**About this exercise**
Skip the pictures. Output only the lines below starting at the line with "cedar wood outdoor" and ending at the line with "Aberdeen School Board", both ends included, exactly as they are.

**Given data**
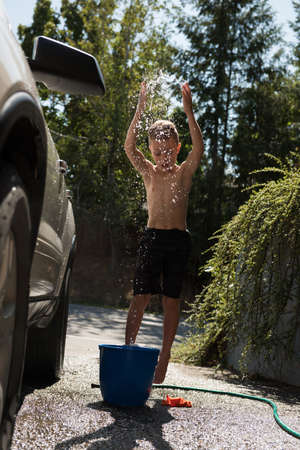 Boy playing with water while washing car at outside garage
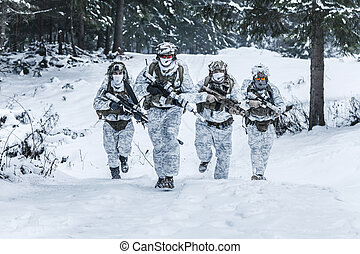 Squad of soldiers in winter forest - Winter arctic mountains...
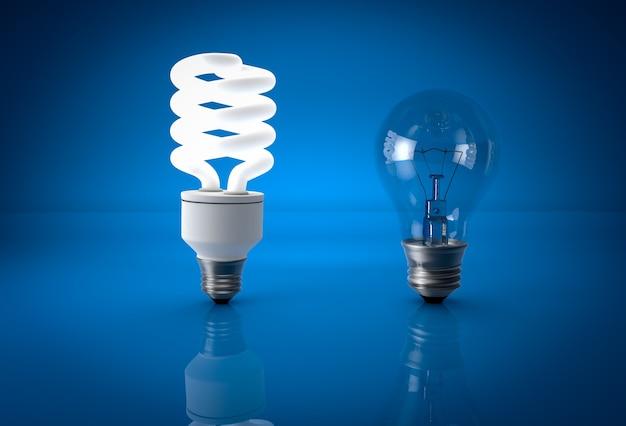 Glühende öko-energiesparlampe und tote glühbirne über blauem hintergrund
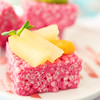 Pink crispy dessert with fruits and mint leaf
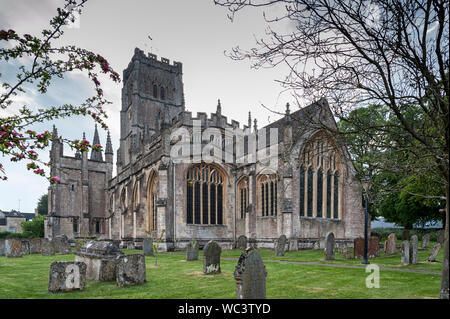 St Peter and St Pauls Church and its graveyard with tombs in Northleach town, Gloucestershire, Cotswolds, England - United Kingdom - Stock Photo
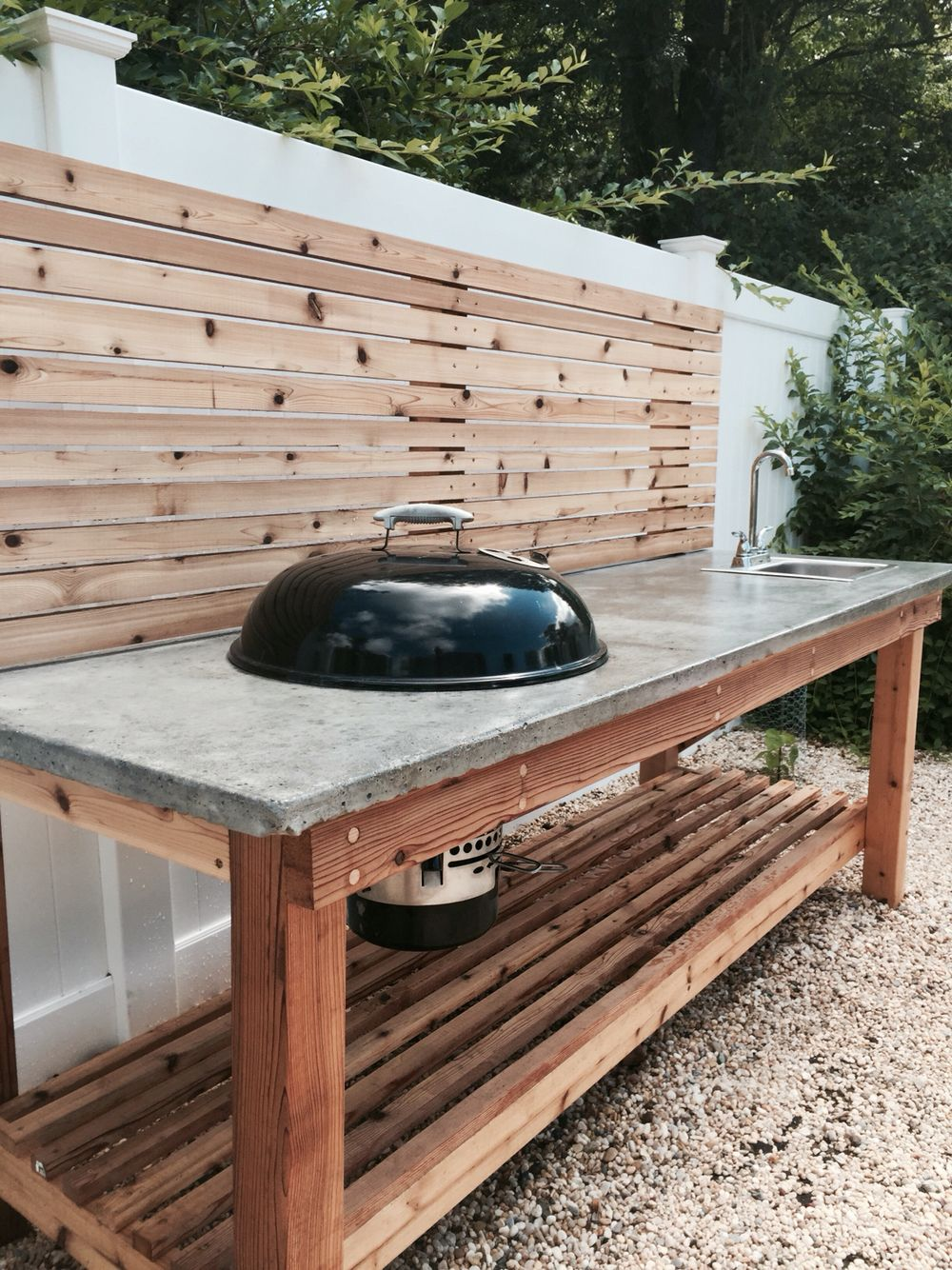cedar wood outdoor kitchen with concrete countertop and built grill side table weber charcoal sink ashley furniture coffee set pier one dinnerware wine liquor cabinets screw legs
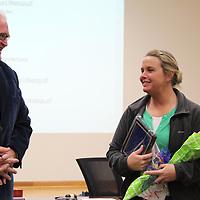 Aberdeen School Board President Jim Edwards congratulates Elizabeth Oliver for being named Aberdeen High School Teacher of the Year.
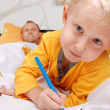 Royalty-Free Stock Photo: Little son drawing into the bed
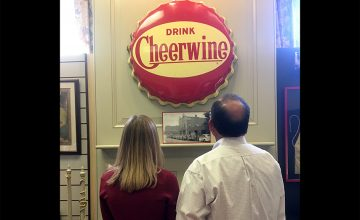 Cheerwine Marketing Director Joy Ritchie-Harper and Cliff Harper, president and CEO of Carolina Beverage Corp. and Cheerwine Bottling Co., look at a relic on display at the Rowan museum. The museum is recognizing the 100-year anniversary of Cheerwine with a year-long exhibit.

**Written answer**
cedar wood outdoor kitchen with concrete countertop and built grill side table weber charcoal sink ashley furniture coffee set pier one dinnerware wine liquor cabinets screw legs
 Aberdeen School Board President Jim Edwards congratulates Elizabeth Oliver for being named Aberdeen High School Teacher of the Year.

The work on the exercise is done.